(The task) When scanning the data, count every line with "Flutter" in it, and report only the resulting number.

(Data)

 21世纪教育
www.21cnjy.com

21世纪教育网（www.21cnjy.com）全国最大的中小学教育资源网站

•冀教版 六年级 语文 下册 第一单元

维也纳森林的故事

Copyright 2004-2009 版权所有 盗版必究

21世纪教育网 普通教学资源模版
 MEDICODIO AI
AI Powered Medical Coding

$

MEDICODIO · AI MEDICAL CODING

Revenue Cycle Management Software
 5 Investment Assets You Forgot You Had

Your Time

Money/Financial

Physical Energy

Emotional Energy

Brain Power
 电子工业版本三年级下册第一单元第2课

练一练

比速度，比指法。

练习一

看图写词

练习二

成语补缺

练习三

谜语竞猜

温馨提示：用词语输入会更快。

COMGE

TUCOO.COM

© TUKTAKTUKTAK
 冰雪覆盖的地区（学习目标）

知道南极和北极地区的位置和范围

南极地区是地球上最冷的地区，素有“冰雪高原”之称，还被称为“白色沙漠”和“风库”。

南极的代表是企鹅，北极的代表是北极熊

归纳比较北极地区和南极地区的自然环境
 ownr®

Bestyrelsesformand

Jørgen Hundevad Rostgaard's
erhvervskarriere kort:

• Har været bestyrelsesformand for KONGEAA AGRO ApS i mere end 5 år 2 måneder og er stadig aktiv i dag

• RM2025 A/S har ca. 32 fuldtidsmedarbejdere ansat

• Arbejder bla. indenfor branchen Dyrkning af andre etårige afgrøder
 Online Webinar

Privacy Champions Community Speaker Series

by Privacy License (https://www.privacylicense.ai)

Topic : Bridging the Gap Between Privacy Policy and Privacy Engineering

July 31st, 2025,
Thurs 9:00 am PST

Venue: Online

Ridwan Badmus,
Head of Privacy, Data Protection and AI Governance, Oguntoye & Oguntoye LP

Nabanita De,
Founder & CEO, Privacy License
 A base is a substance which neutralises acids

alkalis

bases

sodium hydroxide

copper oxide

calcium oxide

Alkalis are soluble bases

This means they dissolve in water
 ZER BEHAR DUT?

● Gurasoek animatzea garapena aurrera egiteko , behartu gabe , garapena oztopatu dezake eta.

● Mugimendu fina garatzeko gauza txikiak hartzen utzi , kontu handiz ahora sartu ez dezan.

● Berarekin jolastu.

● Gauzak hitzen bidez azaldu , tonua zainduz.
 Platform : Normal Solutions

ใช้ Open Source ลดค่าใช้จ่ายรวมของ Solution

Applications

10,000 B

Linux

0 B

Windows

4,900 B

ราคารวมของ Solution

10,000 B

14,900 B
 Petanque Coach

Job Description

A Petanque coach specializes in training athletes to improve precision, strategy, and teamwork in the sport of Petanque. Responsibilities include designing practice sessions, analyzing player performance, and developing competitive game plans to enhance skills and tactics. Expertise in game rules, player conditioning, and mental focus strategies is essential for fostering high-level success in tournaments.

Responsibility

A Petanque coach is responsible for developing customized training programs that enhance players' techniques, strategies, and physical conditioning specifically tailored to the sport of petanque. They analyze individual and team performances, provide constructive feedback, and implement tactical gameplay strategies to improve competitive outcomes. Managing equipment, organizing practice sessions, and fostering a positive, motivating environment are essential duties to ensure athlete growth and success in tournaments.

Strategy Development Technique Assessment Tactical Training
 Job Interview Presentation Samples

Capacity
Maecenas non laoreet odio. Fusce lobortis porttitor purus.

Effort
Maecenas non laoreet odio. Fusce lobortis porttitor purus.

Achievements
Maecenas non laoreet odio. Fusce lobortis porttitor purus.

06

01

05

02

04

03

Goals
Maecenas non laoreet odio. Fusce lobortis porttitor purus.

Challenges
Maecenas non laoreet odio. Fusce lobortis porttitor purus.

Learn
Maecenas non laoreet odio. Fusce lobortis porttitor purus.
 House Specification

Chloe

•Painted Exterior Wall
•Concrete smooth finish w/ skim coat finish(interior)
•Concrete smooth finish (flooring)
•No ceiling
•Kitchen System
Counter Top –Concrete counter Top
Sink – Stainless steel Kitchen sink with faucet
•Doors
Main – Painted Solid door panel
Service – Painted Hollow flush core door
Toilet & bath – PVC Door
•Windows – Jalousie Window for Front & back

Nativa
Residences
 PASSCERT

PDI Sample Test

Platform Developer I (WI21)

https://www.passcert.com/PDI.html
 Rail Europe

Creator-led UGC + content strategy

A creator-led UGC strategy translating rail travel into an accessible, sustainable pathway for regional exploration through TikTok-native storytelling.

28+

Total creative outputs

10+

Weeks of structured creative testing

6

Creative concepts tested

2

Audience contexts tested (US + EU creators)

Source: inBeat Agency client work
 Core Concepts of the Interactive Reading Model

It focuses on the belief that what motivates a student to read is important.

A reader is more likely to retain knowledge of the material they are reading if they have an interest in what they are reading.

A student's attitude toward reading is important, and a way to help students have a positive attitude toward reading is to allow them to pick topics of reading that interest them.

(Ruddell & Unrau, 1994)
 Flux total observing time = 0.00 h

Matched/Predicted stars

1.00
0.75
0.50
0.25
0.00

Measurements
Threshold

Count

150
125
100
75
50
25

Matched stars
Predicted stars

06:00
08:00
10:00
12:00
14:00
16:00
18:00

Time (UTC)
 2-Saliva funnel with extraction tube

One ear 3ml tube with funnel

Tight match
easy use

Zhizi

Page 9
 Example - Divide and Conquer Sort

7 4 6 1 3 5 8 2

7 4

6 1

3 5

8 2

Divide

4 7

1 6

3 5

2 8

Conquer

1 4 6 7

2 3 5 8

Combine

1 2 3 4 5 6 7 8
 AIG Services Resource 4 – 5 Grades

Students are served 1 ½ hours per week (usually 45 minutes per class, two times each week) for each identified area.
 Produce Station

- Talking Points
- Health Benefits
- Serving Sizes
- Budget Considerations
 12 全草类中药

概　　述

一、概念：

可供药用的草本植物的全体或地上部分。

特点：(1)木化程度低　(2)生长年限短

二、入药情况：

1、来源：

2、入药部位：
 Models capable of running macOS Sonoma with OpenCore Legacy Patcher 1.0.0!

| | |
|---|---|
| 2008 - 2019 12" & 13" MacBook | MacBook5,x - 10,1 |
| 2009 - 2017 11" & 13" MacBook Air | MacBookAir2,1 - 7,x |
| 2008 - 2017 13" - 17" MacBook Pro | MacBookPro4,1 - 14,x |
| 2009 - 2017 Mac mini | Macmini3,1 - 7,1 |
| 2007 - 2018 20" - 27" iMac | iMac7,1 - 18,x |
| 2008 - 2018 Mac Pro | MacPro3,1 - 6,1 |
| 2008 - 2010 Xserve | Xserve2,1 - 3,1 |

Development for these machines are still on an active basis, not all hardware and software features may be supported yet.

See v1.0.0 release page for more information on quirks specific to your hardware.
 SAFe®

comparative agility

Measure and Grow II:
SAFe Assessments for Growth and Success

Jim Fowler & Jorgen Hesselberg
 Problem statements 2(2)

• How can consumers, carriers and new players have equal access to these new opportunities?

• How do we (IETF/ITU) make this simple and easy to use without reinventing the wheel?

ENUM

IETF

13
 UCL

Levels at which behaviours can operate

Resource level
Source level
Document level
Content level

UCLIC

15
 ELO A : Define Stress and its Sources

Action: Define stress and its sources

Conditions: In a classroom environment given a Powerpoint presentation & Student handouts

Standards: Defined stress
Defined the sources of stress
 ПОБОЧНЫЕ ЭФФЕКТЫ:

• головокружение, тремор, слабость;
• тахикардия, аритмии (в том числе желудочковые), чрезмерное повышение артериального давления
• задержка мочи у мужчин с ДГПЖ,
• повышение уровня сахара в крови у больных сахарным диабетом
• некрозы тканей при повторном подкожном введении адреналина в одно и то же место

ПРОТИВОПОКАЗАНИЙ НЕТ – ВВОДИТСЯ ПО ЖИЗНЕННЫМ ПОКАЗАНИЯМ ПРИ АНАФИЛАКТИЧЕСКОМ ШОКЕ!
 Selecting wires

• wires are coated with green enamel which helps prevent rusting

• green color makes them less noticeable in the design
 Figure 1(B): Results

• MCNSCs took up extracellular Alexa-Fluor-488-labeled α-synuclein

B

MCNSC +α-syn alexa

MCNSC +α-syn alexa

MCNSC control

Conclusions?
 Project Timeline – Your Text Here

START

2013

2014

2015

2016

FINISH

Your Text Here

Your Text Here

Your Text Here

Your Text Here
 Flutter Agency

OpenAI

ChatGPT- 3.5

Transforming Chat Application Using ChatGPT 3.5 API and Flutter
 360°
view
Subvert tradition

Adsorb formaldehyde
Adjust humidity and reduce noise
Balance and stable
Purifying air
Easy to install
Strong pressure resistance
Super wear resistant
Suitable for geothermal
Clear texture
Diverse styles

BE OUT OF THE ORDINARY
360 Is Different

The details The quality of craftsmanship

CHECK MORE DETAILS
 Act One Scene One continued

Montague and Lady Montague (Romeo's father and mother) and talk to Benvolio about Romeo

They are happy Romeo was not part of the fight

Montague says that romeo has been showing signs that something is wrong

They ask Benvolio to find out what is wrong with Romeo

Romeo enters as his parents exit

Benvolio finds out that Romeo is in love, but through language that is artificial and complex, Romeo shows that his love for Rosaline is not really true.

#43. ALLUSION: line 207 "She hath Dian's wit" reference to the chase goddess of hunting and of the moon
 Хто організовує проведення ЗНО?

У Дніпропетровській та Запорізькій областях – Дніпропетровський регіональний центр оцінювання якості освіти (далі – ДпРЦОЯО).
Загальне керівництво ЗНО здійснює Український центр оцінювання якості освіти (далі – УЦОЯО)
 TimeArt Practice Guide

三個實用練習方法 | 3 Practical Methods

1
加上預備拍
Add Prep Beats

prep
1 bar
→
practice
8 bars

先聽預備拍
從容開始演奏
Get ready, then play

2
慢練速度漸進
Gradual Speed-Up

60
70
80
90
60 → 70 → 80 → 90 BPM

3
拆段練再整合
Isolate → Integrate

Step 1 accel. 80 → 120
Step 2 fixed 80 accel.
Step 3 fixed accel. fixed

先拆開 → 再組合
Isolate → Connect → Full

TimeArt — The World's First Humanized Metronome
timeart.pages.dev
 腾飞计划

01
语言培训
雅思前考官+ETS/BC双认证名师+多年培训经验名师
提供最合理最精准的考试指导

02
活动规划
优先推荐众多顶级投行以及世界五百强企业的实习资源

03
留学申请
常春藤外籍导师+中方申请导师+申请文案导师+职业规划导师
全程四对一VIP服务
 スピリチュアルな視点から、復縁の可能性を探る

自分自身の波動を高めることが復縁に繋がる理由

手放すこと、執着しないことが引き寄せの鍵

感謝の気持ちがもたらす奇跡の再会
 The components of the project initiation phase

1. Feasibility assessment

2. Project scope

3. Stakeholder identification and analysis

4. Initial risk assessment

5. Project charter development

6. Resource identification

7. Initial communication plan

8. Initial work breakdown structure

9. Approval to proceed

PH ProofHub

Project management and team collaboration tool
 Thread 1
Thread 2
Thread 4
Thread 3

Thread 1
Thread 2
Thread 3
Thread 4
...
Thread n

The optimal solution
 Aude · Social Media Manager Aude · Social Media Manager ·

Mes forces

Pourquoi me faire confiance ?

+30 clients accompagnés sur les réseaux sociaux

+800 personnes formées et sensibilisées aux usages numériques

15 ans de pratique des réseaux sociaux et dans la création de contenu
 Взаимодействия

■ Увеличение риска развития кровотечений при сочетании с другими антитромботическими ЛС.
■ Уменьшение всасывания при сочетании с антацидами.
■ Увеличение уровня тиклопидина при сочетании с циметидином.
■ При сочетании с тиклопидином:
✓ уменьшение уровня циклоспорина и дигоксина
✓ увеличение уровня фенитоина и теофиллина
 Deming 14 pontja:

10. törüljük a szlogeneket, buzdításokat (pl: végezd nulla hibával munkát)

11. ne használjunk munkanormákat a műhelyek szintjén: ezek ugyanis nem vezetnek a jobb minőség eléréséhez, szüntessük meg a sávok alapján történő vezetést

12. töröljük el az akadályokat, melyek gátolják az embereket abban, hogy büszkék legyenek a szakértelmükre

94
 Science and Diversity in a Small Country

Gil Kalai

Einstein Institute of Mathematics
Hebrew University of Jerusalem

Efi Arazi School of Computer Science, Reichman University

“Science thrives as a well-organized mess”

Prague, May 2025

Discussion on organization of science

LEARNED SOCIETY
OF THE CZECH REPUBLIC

(Result of the task) 2